Nitric oxide (NO), a vasodilator involved in the regulation of pulmonary vascular tone, is synthesized by a family of enzymes, nitric oxide synthases (NOS). To investigate whether adenoviral-mediated overexpression of constitutive endothelial NOS (ceNOS) would attenuate hypoxic pulmonary vasoconstriction, we aerosolized 3 x 10⁹ plaque forming units of a recombinant adenovirus containing the ceNOS gene (AdCMVceNOS) into rat lungs. Four days after infection, transgene expression was confirmed using immunoblot techniques. Diffuse ceNOS immunostaining was detected in alveoli and medium-sized and small pulmonary vessels of AdCMVceNOS-transduced lungs. AdCMVceNOS-transduction was associated with an 86% increase in [³H]arginine to [³H]citrulline conversion and a rise in pulmonary cGMP levels from 7±1 to 59±9 pmol/mg protein in lungs from AdCMVceNOS versus control rats, (P < 0.05). During acute hypoxia (FIO₂ = 0.10) for 25 min, mean pulmonary artery pressure (PAP) increased significantly from 17±1 to 27±1 mmHg in rats aerosolized with saline (n = 4) and from 18±1 to 28±1 mmHg in rats given an adenoviral vector expressing a nuclear-targeted β-galactosidase gene (AdCMVβgal, n = 8). In contrast, in AdCMVceNOS-transduced rats (n = 8) the hypoxia-induced increase in PAP was significantly attenuated (18±1 to 23±2 mmHg).

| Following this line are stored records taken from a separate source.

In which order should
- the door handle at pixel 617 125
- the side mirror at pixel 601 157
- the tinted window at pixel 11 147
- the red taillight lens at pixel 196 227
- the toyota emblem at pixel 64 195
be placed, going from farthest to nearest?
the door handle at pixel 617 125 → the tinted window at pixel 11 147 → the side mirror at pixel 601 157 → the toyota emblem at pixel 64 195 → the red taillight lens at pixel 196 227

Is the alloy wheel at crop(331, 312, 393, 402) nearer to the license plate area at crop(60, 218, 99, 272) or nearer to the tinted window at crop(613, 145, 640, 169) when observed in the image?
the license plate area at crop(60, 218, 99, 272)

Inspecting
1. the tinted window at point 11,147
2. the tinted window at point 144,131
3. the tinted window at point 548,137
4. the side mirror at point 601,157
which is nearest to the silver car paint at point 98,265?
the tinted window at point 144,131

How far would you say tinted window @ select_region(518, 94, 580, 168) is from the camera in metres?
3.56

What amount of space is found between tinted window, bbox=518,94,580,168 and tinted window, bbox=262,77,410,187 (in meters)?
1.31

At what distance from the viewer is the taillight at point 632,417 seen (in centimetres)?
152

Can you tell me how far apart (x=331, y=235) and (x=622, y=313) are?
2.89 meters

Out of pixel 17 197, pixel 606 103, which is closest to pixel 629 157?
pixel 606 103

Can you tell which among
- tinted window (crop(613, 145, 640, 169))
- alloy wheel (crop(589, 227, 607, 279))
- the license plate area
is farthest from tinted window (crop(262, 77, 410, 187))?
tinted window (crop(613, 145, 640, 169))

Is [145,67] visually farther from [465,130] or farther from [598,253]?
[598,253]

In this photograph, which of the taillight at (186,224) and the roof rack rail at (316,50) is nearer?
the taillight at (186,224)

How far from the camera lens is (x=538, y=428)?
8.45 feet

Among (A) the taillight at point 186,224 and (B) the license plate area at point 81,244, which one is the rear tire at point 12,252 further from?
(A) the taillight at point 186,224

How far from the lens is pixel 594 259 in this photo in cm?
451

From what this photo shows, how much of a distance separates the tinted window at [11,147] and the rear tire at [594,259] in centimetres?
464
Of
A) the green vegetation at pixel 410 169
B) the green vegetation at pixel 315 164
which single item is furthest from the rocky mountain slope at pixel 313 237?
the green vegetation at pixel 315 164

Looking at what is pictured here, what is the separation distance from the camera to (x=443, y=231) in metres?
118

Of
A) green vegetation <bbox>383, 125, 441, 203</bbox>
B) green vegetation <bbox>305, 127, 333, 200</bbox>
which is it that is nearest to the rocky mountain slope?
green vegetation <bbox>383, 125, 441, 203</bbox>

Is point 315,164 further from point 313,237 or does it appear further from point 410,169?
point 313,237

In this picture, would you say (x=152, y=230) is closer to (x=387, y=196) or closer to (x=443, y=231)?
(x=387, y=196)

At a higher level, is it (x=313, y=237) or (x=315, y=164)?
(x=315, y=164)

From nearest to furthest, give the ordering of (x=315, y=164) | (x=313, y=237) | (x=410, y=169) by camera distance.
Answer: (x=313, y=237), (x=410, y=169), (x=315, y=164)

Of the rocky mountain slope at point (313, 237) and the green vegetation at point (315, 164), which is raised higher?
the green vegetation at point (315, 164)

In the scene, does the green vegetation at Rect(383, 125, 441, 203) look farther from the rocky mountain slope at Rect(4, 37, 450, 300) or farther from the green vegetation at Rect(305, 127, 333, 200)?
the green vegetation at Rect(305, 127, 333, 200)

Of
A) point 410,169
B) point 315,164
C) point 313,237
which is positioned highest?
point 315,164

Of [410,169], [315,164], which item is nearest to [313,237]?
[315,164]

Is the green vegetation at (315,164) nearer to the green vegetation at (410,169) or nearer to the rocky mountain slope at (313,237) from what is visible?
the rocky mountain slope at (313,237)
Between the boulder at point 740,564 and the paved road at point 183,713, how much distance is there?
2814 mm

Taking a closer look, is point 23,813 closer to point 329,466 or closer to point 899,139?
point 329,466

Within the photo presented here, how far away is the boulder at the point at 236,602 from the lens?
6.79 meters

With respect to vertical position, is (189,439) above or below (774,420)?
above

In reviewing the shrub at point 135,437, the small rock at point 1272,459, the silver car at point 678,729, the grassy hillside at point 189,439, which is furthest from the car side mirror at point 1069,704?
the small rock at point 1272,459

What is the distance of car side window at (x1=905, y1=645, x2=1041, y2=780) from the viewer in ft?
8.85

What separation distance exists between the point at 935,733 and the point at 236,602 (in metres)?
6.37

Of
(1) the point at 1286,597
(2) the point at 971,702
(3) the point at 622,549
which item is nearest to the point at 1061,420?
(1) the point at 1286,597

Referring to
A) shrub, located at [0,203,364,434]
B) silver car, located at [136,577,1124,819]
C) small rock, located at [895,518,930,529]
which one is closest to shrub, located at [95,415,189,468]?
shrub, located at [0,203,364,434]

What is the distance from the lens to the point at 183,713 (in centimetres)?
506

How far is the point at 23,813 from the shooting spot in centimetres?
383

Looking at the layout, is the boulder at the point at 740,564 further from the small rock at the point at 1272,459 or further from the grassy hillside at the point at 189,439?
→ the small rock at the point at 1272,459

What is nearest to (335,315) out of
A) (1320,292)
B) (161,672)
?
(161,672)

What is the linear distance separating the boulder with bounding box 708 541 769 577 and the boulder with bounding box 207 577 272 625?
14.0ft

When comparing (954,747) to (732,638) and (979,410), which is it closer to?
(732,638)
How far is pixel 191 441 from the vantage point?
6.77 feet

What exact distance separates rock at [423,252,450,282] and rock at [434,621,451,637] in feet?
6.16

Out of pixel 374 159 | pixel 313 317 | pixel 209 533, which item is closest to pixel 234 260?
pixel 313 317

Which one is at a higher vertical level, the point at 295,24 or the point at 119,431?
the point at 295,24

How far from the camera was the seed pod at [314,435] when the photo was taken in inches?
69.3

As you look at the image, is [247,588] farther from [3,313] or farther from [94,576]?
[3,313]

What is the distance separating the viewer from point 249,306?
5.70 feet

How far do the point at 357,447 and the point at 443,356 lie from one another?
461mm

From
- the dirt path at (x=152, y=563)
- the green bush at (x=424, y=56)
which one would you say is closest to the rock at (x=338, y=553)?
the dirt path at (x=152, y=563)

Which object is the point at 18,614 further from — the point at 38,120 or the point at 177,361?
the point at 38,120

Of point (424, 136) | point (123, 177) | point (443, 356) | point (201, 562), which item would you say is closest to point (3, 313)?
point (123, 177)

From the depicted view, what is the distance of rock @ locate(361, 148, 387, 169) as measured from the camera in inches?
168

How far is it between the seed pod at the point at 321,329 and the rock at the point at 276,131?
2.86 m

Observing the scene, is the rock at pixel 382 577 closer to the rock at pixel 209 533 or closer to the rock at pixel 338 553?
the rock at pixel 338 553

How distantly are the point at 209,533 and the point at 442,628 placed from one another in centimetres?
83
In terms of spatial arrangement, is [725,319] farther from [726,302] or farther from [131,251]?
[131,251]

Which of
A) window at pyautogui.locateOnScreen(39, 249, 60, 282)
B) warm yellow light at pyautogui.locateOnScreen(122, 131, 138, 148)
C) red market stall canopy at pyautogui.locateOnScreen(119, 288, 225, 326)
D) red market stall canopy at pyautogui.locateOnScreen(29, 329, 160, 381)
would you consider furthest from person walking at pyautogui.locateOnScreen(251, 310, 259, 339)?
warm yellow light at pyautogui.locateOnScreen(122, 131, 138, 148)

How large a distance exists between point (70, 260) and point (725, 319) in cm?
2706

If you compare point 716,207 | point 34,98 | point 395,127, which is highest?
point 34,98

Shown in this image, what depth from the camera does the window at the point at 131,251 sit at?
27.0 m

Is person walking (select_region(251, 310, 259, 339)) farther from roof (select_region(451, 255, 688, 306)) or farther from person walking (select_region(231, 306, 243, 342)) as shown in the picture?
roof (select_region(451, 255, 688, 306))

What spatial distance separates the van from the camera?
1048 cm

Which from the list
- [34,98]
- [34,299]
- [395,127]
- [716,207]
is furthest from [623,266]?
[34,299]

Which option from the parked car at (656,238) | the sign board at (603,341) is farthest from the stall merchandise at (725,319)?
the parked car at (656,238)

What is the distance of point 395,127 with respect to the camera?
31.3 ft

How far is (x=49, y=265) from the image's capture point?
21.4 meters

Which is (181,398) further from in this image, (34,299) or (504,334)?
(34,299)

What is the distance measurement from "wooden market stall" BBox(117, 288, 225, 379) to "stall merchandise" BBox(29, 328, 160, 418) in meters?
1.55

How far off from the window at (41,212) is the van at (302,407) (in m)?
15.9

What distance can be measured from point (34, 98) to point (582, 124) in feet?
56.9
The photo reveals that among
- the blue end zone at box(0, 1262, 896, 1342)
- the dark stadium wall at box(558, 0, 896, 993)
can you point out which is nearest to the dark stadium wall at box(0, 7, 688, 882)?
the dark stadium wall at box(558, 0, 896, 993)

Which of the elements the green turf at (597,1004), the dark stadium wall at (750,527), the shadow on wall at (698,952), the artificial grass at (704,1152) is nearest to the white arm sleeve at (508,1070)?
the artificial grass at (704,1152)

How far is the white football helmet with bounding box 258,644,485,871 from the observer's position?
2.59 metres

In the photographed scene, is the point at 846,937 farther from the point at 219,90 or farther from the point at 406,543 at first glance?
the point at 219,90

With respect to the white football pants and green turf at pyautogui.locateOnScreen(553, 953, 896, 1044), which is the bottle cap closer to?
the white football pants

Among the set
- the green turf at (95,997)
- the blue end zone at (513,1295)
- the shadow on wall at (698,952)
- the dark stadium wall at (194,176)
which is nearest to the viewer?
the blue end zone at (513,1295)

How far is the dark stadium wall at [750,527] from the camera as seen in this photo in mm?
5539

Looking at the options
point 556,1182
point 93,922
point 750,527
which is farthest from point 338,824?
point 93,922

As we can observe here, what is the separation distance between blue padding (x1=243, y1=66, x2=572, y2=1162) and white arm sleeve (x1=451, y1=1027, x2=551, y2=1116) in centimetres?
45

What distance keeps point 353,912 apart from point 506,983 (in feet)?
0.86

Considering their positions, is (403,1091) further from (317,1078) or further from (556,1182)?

Systemic blood pressure was not affected by aerosol gene transfer. Thus, adenoviral-mediated ceNOS gene transfer to rat lungs increases ceNOS expression and activity, and reduces acute hypoxic pulmonary vasoconstriction. Aerosolized recombinant adenovirus overexpressing vasodilatory proteins can act as a selective pulmonary vasodilator and may hold promise as a future therapeutic strategy for pulmonary hypertension.